Business to Consumer (B2C)
Business to consumer (B2C) check list
The internet has allowed the development of the Business to Consumer market in China.
Historical: before the internet
In the past most of the consumer products were purchased at local department store. The local stores selling consumer products had a very limited range and not part of a chain of stores.
Store Chains do exist in China but limited to large cities and shopping malls. Chain stores in the past, Chinese or oversea, have not always been welcome by local retails and consumers as local retails can be forced out of the market by the chain store. Local retail can create pressure and forced the chain store to close!
Given the lack of chain stores purchasing power and local competitor’s most Chinese made product where available outside China a cheaper price.
Overseas goods were sold in licensed overseas stores at greatly marked up prices.
Historical: the development B2C internet trading
The consumer market changed greatly with start of the local e-Mall department stores.
Before China had access to local websites the overseas e-Malls have always been available. Some of them where accessible from China, not because they were blocked, just they too slow or not accessible at all.
The other key issue was door to door delivery. The international delivery was costly and returning the goods was too exceptive.
One of the first local e-Malls was Amazon China, a local Chinese JV between China Company and international company Amazon.
This was followed by Taobao, created by Alibaba.
Taobao was a greater success;
- Market penetration – Alibaba had access to most the suppliers on the internet
- They resolve the end to end processing issues;
- Payment processing, Alipay
- Delivery systems
- Returns processing
- Social Media - Weibo
- They welcome Chinese made products at the low prices and accessible to all.
Later Tmall (Alibaba) was added for “up market” products and Tmall Global for overseas companies
360Buy, which now know JDBuy, is the major competitor to Alibaba e-Malls.
The advantage JDBuy has over Alibaba is there trading / commercial relationship to WeChat (Tencent). We except given this relationship JDBuy market share will grow greatly in the next few years (see BATs for more information).
Amazon China has a very low percentage of the Chinese market. They lost their market share to Taobao had a created end to end solution and there greater marketing reach.
A summary of the Chinese rules and regulations
- Sell on-line on a Chinese hosted internet site requires certification which only available to a Chinese business
- Any product sold on a Chinese internet site is subject to Chinese rules and regulations
- Products sold on internet sites outside China to a Chinese consumer are not subject to Chinese rules and regulations
- Products imported to China are subject to duty and taxes
- B2C purchased from foreign internet site are not subject to Chinese product certification rules (i.e. overseas cosmetic products sold directly to a consumer do not require Chinese product certification)
Chinese e-Mall market today
The good news today is all these e-Mall department stores help the suppliers to trade end to end; selling, payment, importing, shipping, taxes, etc.
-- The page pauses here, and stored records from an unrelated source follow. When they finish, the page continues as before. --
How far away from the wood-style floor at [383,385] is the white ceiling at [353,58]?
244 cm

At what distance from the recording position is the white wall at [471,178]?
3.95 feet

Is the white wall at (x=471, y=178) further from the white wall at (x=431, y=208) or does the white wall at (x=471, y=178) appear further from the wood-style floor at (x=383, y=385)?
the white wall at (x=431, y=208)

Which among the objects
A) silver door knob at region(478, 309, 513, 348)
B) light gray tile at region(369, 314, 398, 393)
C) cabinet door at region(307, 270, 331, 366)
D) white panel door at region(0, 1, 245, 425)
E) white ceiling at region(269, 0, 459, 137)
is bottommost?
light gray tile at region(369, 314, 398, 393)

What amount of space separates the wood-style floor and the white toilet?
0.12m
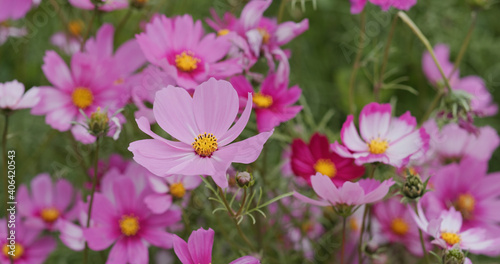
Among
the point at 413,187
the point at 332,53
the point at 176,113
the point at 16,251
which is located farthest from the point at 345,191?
the point at 332,53

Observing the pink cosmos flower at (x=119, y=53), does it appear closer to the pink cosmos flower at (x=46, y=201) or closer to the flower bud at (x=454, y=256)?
the pink cosmos flower at (x=46, y=201)

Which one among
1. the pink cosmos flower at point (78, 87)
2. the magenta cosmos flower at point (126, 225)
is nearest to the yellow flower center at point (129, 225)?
the magenta cosmos flower at point (126, 225)

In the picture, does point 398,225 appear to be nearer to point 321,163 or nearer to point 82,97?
point 321,163

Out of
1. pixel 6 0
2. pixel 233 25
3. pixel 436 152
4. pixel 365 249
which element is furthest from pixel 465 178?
pixel 6 0

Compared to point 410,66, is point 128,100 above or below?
above

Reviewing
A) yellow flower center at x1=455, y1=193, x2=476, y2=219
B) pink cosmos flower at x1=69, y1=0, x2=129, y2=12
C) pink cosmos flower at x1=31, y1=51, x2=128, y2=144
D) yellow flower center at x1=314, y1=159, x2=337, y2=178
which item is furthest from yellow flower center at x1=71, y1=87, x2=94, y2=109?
yellow flower center at x1=455, y1=193, x2=476, y2=219

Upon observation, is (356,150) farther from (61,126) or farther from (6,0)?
(6,0)
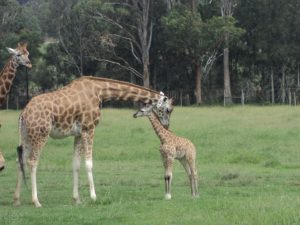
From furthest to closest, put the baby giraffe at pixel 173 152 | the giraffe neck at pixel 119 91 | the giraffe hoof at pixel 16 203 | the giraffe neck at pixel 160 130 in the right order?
the giraffe neck at pixel 119 91
the giraffe neck at pixel 160 130
the baby giraffe at pixel 173 152
the giraffe hoof at pixel 16 203

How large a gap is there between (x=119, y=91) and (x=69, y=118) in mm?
1398

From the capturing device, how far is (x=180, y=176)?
54.3 ft

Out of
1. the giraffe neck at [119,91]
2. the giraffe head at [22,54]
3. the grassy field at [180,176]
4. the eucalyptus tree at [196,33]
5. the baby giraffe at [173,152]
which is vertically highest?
the eucalyptus tree at [196,33]

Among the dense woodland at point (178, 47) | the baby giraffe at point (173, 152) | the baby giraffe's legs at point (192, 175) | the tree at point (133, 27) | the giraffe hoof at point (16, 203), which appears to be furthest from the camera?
the tree at point (133, 27)

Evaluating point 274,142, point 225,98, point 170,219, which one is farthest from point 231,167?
point 225,98

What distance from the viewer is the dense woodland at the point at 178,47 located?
45562 millimetres

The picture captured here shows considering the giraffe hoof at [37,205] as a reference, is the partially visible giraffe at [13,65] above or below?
above

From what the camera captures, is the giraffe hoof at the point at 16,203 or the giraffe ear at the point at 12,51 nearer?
the giraffe hoof at the point at 16,203

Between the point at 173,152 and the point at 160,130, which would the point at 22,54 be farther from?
the point at 173,152

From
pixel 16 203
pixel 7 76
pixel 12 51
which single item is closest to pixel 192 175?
pixel 16 203

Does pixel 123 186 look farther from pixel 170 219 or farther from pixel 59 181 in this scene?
pixel 170 219

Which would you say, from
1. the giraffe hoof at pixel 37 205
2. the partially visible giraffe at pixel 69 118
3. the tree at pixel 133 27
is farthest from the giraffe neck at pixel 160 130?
the tree at pixel 133 27

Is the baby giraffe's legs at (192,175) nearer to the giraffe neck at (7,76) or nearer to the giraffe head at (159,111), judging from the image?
the giraffe head at (159,111)

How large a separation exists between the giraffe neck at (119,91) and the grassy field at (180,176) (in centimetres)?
190
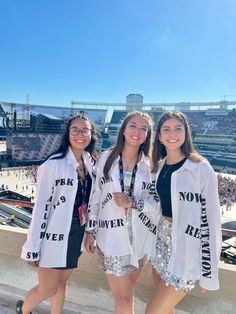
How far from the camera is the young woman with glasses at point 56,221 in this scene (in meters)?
2.04

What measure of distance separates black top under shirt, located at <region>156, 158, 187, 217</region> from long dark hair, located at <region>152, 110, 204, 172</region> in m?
0.07

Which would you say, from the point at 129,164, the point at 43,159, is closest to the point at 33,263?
the point at 129,164

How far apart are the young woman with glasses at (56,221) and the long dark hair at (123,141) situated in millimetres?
205

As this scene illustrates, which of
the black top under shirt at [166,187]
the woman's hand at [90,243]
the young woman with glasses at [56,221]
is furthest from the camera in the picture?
the woman's hand at [90,243]

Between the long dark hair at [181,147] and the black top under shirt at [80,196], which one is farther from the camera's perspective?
the black top under shirt at [80,196]

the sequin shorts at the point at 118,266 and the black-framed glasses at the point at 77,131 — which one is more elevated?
the black-framed glasses at the point at 77,131

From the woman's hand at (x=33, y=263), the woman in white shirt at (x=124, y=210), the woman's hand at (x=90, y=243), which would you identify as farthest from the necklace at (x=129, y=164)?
the woman's hand at (x=33, y=263)

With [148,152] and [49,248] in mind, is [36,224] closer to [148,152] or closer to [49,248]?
Result: [49,248]

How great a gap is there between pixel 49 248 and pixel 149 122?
1.11 m

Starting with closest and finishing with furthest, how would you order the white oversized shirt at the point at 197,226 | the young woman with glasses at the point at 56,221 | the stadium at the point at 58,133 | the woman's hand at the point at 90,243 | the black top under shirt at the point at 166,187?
the white oversized shirt at the point at 197,226 < the black top under shirt at the point at 166,187 < the young woman with glasses at the point at 56,221 < the woman's hand at the point at 90,243 < the stadium at the point at 58,133

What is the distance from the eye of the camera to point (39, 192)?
2.04 metres

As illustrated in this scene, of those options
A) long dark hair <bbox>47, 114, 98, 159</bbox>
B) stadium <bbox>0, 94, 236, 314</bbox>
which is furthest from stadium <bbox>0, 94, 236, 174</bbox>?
long dark hair <bbox>47, 114, 98, 159</bbox>

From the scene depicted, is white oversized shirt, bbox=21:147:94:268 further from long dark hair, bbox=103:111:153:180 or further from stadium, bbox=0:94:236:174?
stadium, bbox=0:94:236:174

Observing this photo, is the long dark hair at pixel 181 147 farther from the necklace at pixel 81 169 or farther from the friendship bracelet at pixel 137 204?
the necklace at pixel 81 169
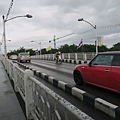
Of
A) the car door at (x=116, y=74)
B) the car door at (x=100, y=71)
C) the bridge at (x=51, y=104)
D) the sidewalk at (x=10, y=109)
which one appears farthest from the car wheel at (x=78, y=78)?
the sidewalk at (x=10, y=109)

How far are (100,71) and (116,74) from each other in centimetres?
82

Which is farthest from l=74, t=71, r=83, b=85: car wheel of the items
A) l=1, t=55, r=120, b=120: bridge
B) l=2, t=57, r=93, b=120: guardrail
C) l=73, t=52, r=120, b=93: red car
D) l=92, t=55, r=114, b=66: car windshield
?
l=2, t=57, r=93, b=120: guardrail

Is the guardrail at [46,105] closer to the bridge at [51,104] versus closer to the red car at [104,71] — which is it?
the bridge at [51,104]

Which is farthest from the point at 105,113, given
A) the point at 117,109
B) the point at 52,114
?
the point at 52,114

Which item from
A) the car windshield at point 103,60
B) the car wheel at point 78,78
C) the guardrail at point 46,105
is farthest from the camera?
the car wheel at point 78,78

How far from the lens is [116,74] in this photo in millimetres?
5262

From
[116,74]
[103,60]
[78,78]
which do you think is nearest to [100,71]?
[103,60]

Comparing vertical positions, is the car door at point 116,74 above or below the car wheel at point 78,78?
above

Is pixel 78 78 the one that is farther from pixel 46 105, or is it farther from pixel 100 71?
pixel 46 105

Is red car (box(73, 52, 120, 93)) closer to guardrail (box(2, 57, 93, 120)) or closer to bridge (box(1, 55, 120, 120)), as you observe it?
bridge (box(1, 55, 120, 120))

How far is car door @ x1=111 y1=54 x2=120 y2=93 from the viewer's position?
521 centimetres

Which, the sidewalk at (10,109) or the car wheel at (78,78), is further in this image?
the car wheel at (78,78)

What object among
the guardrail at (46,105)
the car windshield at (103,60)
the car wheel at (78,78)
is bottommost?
the car wheel at (78,78)

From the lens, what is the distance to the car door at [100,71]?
569 cm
These services come at higher cost then trading on Amazon or eBay outside China.
Many Chinese business feel that trading in the e-Malls is very expensive and that only the e-Malls make a high profit.
There are many problems in these e-Malls with counterfeit products been sold (or copy products as they are called in China).
The biggest trading day on-line in China is 11 November: Bachelor's Day.
Chinese overseas B2C e-Mall companies
Many overseas businesses look at their products been sold in at higher price thinking that are high margins to be made in China. The prices often include;
- International shipping costs
- The local shipping costs
- Custom fees
- Import taxes
- Sales taxes
i.e. what you see often on the internet in China is the net price for end consumer.
There is a very large consumer market in China.
First you must own your band in China. If you do own your brand registration in China you can take control of who can sell your products on-line from a Chinese website. This is something which general not available in the rest of the world!
After taking control your company’s band in China you start work reducing the distribution costs, e.g. shipping in bulk, creating a Chinese company and reducing transaction fees.
Transaction fee are often higher for overseas companies
- E-Mall membership fees
- Deposits
- Transaction fee
- Payment fees
If you have the business case, make sure you have, if your oversea company name, brand ownership in China and Chinese product certification (as required)
The good news you can start your business case today without travelling to China. Just start searching the Chinese e-Malls for your products / like products and see if there is a market for your business in China.